Insofern sollte man sich darüber im Klaren sein, dass die
Wirtschaft bei kostenträchtigen Auflagen versuche, dem durch
Änderungen in der Zucht zu begegnen. So werden z. B.
Hühner teilweise restriktiv gefüttert, um durch ein
entsprechend niedrigeres Gewicht rechtlichen Auflagen zu
entsprechen. Dies könne nicht der Sinn entsprechender
Regelungen sein. Sinnvoller wäre es daher, bei einer
Troglänge von 10 cm zu bleiben, dafür aber zu fordern,
dass immer wieder frisches Futter angeboten werde. So habe man eine
Reihe von Bodenhaltungen, wo die Fressplatzbreite nur 4 cm betrage.
Da aber die Fütterungskette alle zwei Stunden in Betrieb
gesetzt werde, habe die Henne die Möglichkeit, achtmal am Tage
Futter aufzunehmen, womit der Druck am Trog entfalle. Dies sei der
entscheidende Punkt. Ein Kompromiss wäre daher, bei
restriktiver Fütterung eine Troglänge von 12 cm
festzulegen, bei einer ad libitum-Fütterung 10 cm. Dies
würde den Vorgaben des BVerfG entsprechen und wäre auch
von den Landwirten akzeptabel.
Dr. Glarita Martin erklärt, dass man
unterscheiden müsse zwischen der Käfighaltung sowie der
Volieren- und Bodenhaltung. Bei Käfigen sei festgelegt, dass
die Futtertrogbreite der Körperbreite des Tieres entspreche.

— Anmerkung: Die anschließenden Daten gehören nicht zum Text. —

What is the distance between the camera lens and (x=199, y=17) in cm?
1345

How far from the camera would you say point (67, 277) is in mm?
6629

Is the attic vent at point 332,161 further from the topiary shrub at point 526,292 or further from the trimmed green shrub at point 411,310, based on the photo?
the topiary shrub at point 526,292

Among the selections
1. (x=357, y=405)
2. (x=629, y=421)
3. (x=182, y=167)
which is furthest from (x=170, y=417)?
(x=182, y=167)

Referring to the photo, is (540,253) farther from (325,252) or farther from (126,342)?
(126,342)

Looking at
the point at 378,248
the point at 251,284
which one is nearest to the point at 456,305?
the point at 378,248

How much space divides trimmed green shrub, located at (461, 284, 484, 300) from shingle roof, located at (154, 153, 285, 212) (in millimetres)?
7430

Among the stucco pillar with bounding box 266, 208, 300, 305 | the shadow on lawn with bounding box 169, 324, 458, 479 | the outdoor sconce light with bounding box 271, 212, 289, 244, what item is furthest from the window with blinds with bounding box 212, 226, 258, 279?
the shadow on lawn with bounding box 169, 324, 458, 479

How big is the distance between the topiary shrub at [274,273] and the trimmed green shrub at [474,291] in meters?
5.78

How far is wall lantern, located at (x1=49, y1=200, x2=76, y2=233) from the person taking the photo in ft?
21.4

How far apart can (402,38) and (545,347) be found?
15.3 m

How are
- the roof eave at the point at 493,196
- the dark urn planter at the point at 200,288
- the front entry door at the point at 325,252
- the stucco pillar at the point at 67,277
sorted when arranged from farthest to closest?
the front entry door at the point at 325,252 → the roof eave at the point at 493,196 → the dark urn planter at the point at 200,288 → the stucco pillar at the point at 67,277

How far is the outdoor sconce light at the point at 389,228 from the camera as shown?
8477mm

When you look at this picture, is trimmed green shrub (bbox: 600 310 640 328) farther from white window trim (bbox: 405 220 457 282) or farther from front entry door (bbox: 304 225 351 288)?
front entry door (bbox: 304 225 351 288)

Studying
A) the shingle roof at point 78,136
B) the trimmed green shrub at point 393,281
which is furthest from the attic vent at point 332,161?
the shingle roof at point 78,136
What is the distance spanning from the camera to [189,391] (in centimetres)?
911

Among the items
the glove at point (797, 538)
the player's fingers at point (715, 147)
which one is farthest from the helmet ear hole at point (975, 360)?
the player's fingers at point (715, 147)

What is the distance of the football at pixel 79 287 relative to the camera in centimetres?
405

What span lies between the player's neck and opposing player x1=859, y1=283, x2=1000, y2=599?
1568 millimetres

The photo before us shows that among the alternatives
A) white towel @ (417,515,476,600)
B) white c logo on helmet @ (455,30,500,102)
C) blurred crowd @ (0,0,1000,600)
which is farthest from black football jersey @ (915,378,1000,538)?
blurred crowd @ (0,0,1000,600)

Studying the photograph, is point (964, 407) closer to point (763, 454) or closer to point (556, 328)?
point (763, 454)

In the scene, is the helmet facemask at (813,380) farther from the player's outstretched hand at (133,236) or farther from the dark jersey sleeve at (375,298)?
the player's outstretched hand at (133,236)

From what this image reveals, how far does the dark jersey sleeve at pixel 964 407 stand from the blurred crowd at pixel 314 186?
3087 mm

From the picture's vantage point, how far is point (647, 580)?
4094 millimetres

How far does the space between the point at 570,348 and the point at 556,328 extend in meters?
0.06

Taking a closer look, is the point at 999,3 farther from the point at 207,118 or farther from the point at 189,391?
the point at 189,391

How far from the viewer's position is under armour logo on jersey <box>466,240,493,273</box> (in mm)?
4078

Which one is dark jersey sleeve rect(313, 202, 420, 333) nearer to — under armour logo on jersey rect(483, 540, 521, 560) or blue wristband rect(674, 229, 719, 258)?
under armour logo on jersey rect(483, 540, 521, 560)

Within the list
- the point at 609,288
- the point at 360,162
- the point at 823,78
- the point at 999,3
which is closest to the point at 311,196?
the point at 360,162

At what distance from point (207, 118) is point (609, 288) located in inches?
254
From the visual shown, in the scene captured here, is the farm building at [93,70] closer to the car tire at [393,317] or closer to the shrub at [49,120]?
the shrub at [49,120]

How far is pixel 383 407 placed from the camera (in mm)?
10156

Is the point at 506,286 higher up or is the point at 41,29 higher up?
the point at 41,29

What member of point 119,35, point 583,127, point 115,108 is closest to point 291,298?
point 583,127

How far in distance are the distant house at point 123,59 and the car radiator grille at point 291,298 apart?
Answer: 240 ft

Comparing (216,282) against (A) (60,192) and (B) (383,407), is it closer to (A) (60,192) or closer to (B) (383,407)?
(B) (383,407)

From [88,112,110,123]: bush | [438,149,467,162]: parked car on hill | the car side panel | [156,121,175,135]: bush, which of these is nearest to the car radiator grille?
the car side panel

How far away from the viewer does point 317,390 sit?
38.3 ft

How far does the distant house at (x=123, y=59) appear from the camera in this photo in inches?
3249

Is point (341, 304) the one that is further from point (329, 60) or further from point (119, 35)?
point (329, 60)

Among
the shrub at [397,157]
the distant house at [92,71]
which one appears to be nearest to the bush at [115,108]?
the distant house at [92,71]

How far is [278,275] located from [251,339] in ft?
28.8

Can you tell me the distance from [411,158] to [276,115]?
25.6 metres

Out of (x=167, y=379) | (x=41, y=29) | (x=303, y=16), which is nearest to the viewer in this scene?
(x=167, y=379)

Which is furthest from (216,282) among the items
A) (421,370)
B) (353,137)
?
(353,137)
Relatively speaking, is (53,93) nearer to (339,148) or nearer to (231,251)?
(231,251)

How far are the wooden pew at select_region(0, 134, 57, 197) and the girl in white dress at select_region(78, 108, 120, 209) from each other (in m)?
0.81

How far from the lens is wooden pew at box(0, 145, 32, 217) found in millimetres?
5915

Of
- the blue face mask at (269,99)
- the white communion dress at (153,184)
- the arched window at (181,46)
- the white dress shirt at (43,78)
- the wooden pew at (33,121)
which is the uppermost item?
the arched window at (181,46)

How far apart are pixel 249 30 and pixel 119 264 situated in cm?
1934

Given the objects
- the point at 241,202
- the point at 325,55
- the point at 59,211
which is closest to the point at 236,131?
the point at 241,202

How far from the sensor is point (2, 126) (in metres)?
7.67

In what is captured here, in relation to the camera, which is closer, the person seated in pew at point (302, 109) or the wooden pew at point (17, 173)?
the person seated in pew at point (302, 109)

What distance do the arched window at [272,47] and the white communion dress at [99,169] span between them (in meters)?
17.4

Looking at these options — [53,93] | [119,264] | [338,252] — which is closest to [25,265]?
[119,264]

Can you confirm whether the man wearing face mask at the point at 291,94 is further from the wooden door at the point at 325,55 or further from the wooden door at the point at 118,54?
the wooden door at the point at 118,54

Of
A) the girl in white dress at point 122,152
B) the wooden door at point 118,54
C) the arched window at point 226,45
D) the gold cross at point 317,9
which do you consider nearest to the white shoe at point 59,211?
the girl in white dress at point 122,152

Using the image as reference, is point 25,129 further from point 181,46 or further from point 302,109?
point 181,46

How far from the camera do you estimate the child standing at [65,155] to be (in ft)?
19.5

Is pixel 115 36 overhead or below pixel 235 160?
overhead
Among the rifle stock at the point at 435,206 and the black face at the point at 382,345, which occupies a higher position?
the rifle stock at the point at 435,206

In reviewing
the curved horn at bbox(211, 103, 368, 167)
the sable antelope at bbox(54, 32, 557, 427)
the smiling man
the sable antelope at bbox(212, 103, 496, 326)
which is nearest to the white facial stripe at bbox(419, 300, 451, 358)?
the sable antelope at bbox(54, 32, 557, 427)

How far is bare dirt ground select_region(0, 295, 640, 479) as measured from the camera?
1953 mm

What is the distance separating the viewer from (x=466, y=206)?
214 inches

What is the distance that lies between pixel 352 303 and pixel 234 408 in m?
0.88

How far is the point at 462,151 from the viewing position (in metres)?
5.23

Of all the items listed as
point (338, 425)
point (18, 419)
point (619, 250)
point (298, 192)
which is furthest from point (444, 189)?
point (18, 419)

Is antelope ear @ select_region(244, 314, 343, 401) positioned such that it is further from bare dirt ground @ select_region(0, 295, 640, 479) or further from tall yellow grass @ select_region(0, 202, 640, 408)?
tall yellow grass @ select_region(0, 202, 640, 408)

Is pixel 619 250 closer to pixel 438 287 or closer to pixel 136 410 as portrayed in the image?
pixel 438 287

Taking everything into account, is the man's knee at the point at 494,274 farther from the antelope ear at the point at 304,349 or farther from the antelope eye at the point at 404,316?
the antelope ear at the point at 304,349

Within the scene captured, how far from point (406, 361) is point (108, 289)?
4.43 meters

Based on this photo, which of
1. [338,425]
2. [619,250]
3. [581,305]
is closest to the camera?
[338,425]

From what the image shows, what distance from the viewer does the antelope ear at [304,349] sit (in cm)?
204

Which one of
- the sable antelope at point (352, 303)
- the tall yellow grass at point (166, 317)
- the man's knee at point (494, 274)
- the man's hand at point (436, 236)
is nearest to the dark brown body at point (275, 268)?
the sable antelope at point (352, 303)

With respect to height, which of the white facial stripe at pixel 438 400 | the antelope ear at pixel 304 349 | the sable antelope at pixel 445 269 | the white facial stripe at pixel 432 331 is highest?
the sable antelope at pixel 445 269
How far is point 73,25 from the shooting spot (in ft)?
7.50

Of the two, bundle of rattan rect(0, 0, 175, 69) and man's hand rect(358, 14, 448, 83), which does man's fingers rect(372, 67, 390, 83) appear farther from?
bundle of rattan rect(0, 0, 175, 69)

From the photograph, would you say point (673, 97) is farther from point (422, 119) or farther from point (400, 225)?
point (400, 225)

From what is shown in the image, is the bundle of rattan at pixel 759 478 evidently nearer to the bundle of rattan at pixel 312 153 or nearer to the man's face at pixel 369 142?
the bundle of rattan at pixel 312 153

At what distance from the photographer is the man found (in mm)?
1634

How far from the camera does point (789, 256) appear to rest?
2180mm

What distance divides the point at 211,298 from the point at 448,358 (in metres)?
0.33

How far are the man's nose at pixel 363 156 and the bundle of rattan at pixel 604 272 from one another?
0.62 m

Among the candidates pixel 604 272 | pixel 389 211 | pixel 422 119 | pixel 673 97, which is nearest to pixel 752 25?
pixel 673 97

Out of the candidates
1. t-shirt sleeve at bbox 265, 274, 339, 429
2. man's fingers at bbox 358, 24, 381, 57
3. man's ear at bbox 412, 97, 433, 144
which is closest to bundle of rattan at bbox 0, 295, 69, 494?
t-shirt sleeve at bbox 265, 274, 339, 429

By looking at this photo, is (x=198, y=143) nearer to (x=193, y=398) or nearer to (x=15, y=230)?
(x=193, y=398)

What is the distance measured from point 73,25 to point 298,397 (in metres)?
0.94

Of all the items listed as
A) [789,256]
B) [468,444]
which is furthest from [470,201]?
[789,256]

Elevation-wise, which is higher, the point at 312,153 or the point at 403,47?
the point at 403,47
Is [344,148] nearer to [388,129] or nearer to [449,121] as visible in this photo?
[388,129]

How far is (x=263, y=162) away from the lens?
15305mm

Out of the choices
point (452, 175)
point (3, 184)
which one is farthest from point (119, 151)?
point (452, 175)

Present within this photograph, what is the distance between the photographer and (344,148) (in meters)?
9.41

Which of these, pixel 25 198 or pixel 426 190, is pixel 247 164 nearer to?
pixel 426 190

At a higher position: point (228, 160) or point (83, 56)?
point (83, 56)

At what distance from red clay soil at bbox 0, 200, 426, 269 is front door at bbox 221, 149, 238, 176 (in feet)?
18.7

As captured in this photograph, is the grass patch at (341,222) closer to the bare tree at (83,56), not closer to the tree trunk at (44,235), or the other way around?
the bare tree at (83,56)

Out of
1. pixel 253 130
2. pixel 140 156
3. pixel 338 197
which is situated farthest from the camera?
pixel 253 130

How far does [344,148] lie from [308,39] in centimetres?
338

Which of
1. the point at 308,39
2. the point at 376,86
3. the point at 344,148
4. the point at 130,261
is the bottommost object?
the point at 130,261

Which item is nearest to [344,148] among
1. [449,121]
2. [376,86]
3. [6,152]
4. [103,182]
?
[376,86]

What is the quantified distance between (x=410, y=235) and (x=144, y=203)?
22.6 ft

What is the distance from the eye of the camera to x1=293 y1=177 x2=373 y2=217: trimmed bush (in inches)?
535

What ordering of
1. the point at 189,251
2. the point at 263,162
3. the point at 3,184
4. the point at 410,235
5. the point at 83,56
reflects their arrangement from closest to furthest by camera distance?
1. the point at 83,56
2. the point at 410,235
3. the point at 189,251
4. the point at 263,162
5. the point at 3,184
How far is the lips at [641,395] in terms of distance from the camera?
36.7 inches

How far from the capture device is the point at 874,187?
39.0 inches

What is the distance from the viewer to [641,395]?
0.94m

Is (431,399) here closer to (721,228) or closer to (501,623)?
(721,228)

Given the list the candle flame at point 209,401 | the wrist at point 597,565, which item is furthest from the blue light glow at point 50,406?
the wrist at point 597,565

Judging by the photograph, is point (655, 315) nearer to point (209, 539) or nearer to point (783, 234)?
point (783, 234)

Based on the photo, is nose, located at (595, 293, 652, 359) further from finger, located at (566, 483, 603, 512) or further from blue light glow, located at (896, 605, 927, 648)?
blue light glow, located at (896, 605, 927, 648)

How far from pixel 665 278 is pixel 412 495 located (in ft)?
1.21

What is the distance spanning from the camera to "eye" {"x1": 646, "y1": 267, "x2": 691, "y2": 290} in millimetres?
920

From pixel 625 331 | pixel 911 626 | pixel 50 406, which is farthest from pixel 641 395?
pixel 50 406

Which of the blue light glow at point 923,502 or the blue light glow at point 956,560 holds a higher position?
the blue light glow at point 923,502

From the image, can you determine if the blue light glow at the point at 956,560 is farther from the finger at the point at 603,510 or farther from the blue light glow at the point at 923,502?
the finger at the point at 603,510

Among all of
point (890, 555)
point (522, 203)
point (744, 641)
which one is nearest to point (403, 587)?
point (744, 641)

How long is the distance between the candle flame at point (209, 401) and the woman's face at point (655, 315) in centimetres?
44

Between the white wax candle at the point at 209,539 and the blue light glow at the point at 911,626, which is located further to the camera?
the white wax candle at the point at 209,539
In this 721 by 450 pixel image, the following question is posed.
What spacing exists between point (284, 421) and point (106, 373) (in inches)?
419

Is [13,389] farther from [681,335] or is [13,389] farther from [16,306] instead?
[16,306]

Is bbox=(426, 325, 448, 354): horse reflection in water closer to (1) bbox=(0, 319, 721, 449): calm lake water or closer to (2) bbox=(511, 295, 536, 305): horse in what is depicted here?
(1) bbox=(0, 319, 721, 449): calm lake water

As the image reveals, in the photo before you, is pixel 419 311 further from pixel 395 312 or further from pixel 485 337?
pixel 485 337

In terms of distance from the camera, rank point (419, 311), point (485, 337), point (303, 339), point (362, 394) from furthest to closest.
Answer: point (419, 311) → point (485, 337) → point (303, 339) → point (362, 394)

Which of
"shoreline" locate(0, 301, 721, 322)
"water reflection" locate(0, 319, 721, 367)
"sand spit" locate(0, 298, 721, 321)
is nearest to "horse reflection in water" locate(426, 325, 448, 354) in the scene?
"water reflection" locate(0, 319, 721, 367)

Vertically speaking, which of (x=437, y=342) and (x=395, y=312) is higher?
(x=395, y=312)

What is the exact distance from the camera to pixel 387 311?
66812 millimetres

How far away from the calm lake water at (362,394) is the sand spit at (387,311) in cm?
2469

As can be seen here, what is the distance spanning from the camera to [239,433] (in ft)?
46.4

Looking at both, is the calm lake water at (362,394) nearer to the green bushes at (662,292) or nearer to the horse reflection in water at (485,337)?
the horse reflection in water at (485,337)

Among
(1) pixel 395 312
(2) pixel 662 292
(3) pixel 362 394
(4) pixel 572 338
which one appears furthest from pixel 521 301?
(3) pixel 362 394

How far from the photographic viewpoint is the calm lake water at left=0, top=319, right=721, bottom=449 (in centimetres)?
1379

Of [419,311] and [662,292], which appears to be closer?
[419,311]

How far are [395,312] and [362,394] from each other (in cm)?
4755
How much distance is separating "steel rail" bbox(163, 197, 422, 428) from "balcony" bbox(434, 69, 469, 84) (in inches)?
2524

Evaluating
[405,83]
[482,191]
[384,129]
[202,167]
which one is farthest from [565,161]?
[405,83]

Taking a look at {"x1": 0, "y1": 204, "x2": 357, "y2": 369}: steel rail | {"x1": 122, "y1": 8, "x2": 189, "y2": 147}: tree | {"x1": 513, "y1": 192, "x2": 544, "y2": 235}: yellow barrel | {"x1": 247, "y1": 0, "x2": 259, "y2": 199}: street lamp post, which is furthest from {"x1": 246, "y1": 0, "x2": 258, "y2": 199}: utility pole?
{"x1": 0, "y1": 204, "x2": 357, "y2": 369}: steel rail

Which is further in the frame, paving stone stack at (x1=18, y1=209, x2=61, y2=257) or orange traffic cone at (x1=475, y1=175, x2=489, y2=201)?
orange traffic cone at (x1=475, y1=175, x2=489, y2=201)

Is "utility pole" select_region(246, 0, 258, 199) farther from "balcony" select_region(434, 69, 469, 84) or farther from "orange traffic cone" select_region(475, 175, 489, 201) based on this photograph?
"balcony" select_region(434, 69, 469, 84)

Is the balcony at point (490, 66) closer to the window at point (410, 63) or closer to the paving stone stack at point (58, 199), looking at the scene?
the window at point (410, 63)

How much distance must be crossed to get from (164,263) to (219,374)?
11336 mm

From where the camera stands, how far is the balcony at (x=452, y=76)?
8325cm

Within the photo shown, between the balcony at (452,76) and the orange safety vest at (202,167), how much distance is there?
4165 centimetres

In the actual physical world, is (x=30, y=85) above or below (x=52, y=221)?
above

In diesen Käfigen sei die Nahrungsaufnahme das einzige, womit
sich die Tiere beschäftigen könnten.
Den Tieren sei eigentlich angeboren, den ganzen Tag über nach
Nahrung zu suchen. So gehe es nicht nur um die reine
Nahrungsaufnahme und Sättigung des Tieres, sondern auch um die
Beschäftigung mit der Nahrungsaufnahme als solcher. Dies und
das damit verbundene ständige Scharren und Picken sei
genetisch bedingt. Mit der Aufnahme von sehr konzentriertem Futter
werde zwar eine Sättigung des Tieres erreicht, nicht aber dem
übrigen nahrungsbezogenen Verhaltensbedürfnis
entsprochen. Diese Möglichkeit bestehe auch in ausgestalteten
Käfigen nicht. Daher suchten sich die Tiere dort andere
Objekte, und dies seien in der Regel die gefiederten Artgenossen
sowie die Käfigwände, die dann Gegenstand ihres Pickens
würden. Wenn dann das Futterband in Betrieb gesetzt
würde, würden sich alle Hennen gleichzeitig darauf
stürzen, weil ihnen dies angeboren sei. Dieses soziale
Verhalten sei der entscheidende Punkt und bedeute, dass eine
Troglänge von 10 cm angesichts einer durchschnittlichen
Körperbreite von 14 cm nicht ausreiche. Hennen, die keinen
Platz am Futtertrog hätten, versuchten, sich unter den dort
befindlichen Hennen durchzuschieben. Dieses Verhalten erfolge
unabhängig von der unbestrittenen Tatsache, dass jede Henne im
Laufe des Tages satt werde. Diese Erkenntnisse habe sie bereits vor
25 Jahren in einem entsprechenden Gutachten niedergelegt. Dieser
Kampf um den Futterplatz habe auch zu einer Beeinträchtigung
der Knochenstabilität geführt.
Insofern würden weder 10 noch 12 cm Troglänge ausreichen,
da das BVerfG nicht nur ein gleichzeitiges, sondern auch ein
ungestörtes Fressen gefordert habe. Dieser Futterkampf
führe zu einem enormen Stress, denn es sei eine Utopie, von
den Hennen zu erwarten, sich angesichts des wiederholten
Nahrungsangebotes bei der einzelnen Fütterung
zurückzuhalten. Im Übrigen würde eine restriktive
Fütterung auch dem Gesetz widersprechen. Gewisse
Einschränkungen hiervon seien allenfalls möglich, wenn es
eine Einstreu gebe. Dies beruhe auf eingehenden wissenschaftlichen
Untersuchungen, insbesondere von schweizer Kollegen, was letztlich
dazu führe, dass die Käfighaltung eine artgerechte
Haltung nicht erlaube. Wolle man den entsprechenden Anforderungen
in einem Käfig gerecht werden, wäre er nicht mehr
rentabel.
Prof. Dr. Rudolf Wolffram erklärt, dass er zu
der Frage, inwieweit entsprechende Standards Gegenstand der
WTO-Verhandlungen seien, keine Informationen habe.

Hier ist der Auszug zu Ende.